_Task to complete_
Images do not belong in the copy; retype the rest of the entries below exactly.

_Records shown_
====

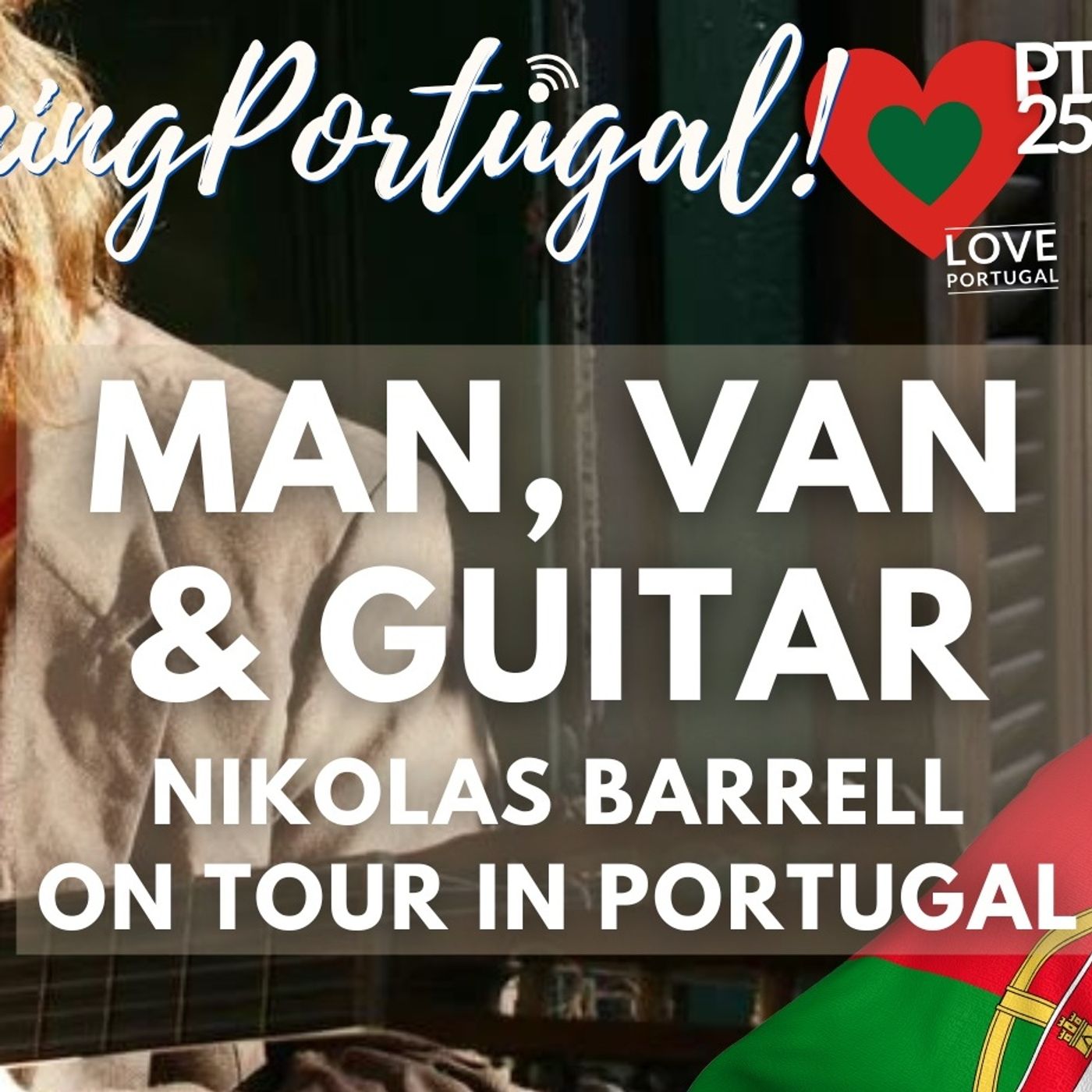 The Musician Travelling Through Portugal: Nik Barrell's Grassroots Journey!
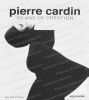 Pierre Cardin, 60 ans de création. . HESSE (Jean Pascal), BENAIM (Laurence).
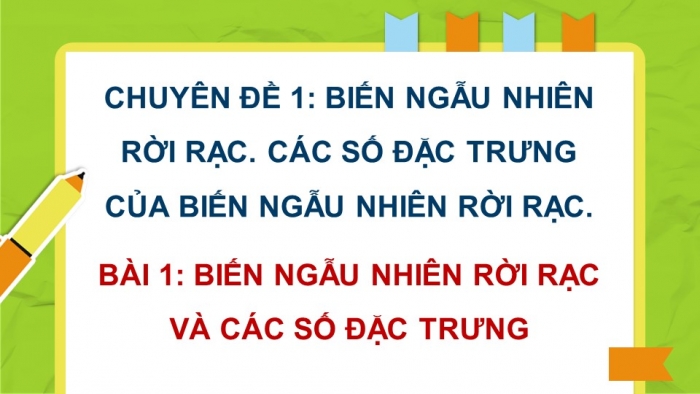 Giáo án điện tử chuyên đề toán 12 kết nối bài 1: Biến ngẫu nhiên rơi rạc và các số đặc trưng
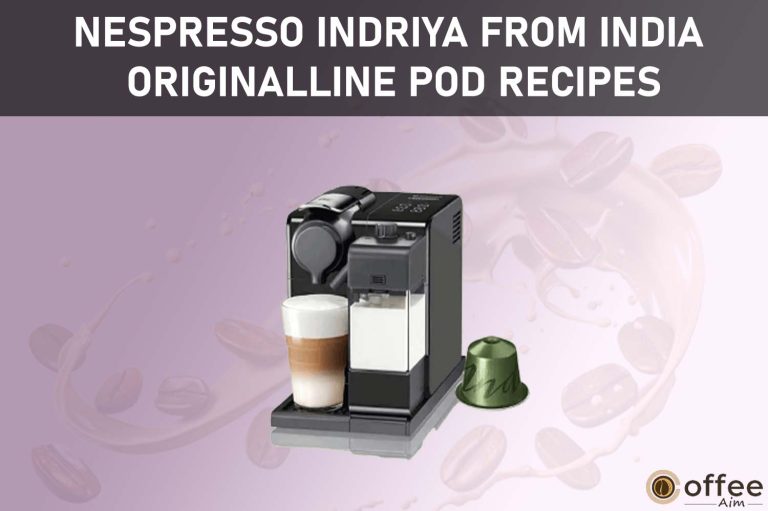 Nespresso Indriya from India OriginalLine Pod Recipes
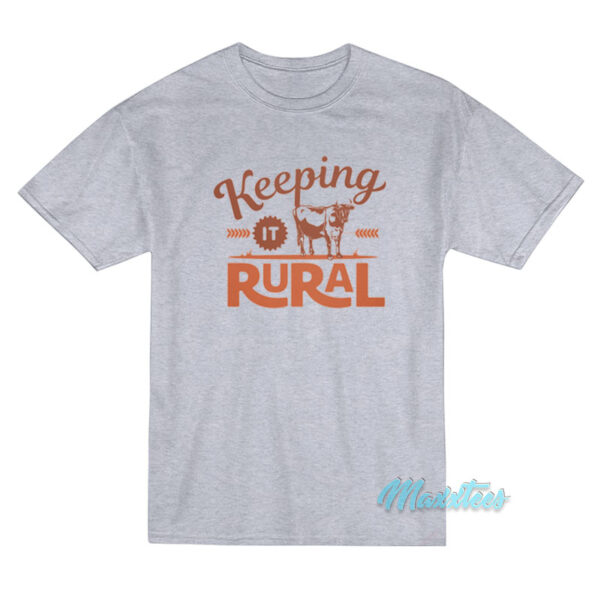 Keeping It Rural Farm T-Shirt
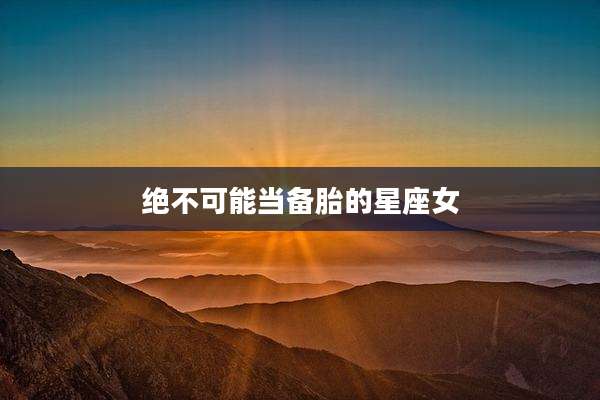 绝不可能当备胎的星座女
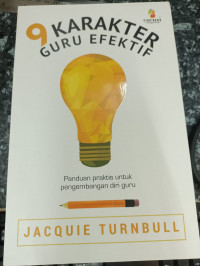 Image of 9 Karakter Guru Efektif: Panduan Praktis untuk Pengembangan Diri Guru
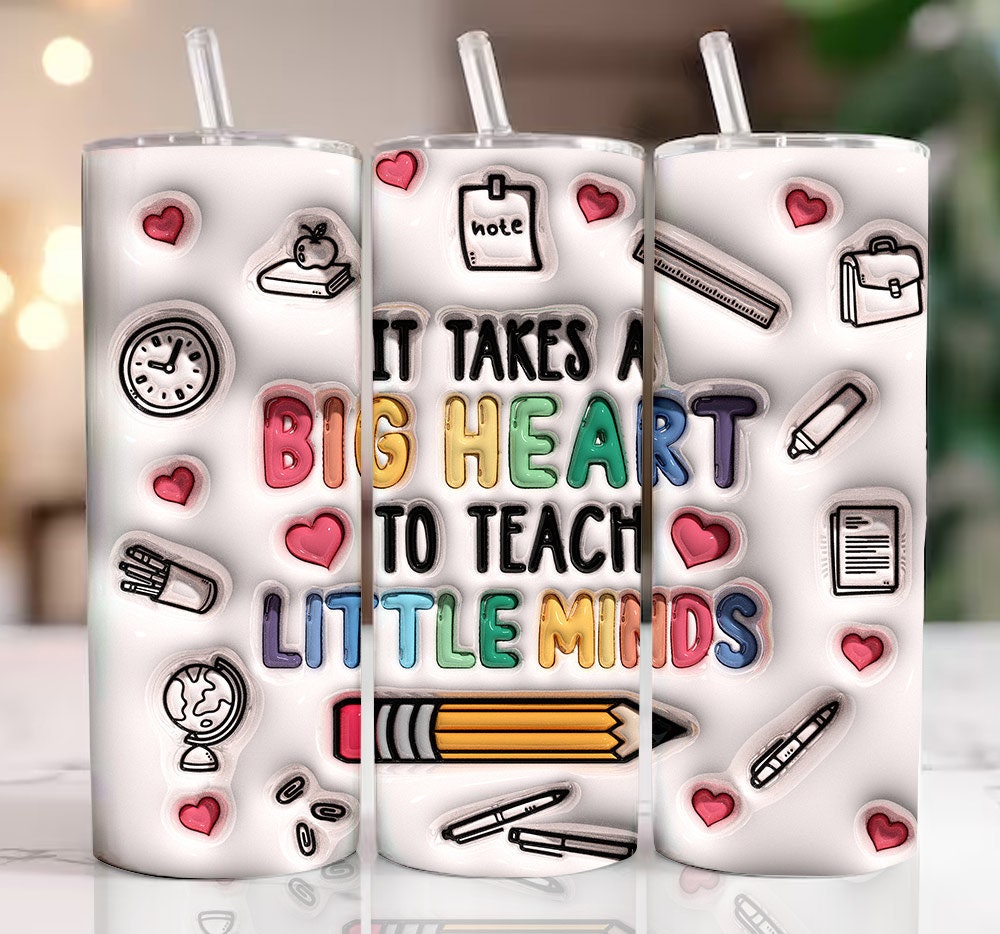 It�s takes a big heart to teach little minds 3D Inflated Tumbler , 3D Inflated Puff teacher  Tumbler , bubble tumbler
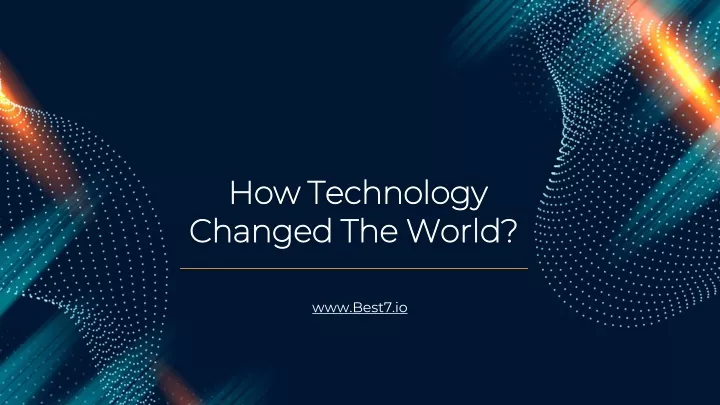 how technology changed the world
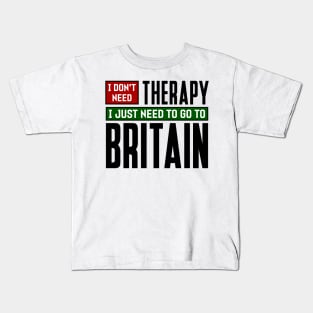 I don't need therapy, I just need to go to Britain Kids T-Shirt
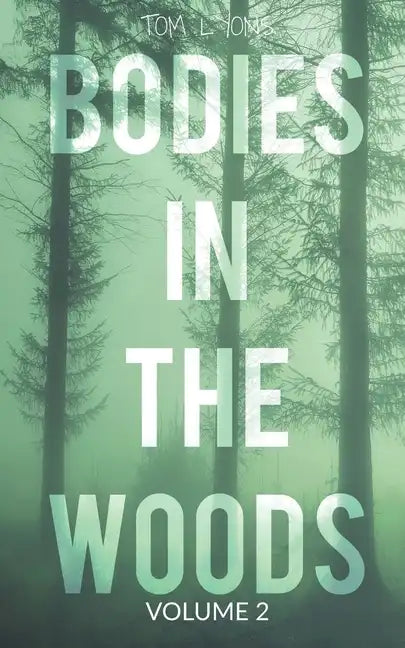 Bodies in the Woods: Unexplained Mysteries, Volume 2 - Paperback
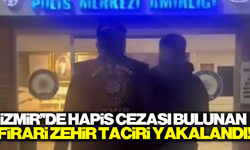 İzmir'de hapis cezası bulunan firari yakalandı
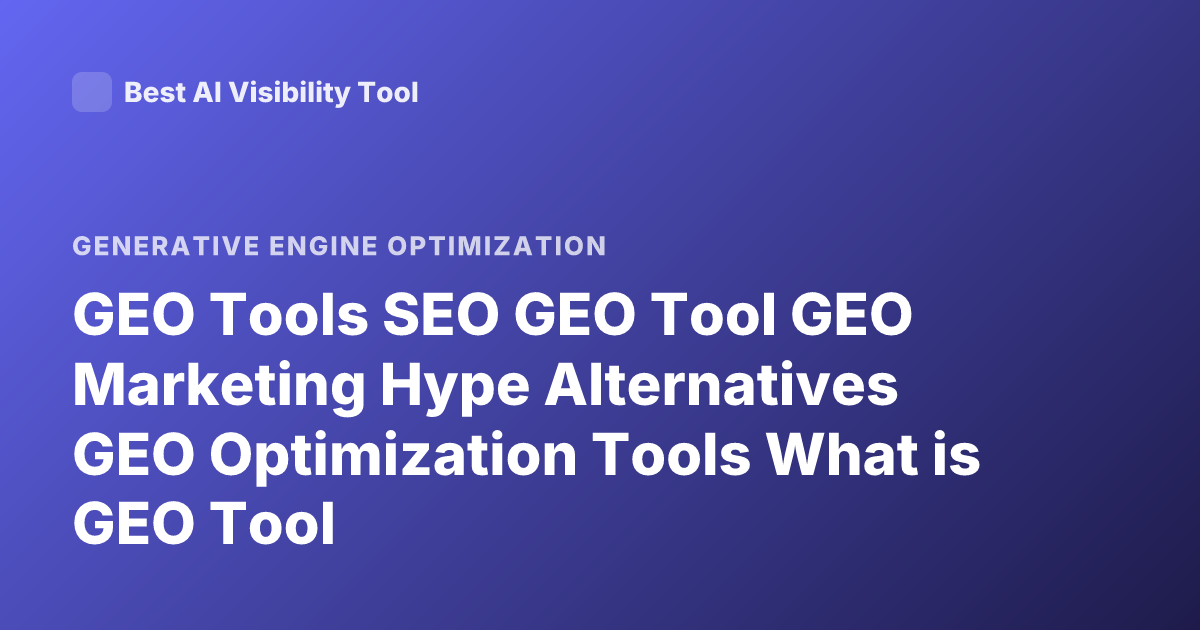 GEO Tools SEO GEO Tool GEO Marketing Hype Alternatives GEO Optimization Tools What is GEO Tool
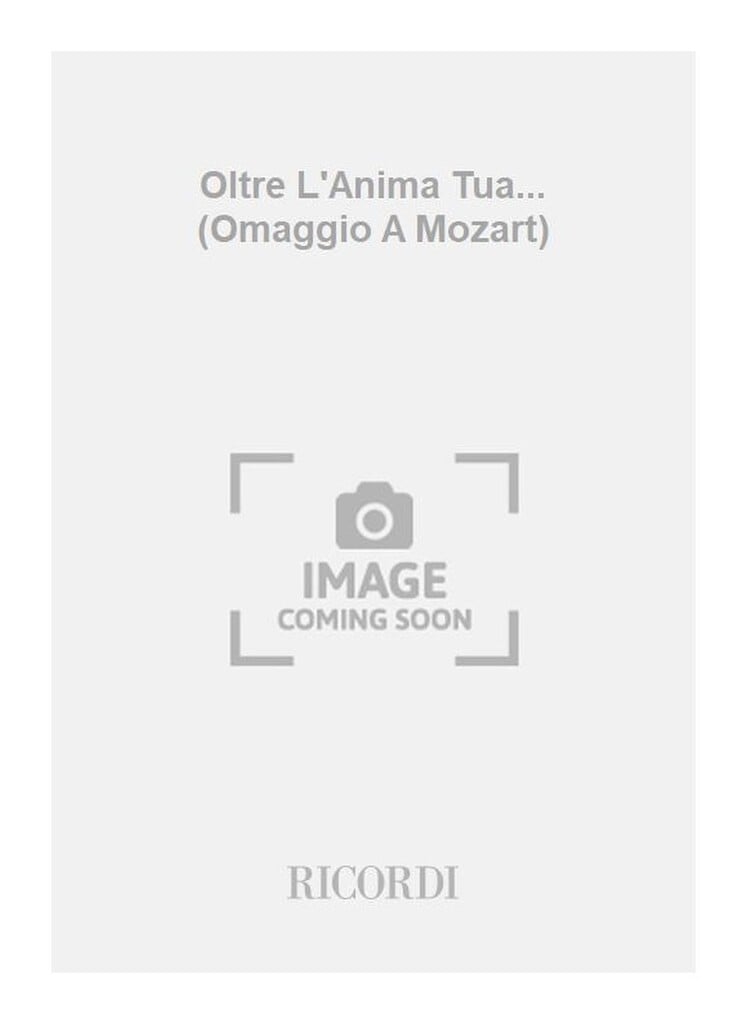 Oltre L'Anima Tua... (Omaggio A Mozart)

====

_Task solution_
 The Musician Travelling Through Portugal: Nik Barrell's Grassroots Journey!
 Pierre Cardin, 60 ans de création. . HESSE (Jean Pascal), BENAIM (Laurence).
 Giáo án điện tử chuyên đề toán 12 kết nối bài 1: Biến ngẫu nhiên rơi rạc và các số đặc trưng
 Nespresso Indriya from India OriginalLine Pod Recipes
 Keeping It Rural Farm T-Shirt
 绝不可能当备胎的星座女
 Image of 9 Karakter Guru Efektif: Panduan Praktis untuk Pengembangan Diri Guru
 It�s takes a big heart to teach little minds 3D Inflated Tumbler , 3D Inflated Puff teacher  Tumbler , bubble tumbler
 how technology changed the world
 I don't need therapy, I just need to go to Britain Kids T-Shirt
 Bodies in the Woods: Unexplained Mysteries, Volume 2 - Paperback
 İzmir'de hapis cezası bulunan firari yakalandı
 GEO Tools SEO GEO Tool GEO Marketing Hype Alternatives GEO Optimization Tools What is GEO Tool
 Oltre L'Anima Tua... (Omaggio A Mozart)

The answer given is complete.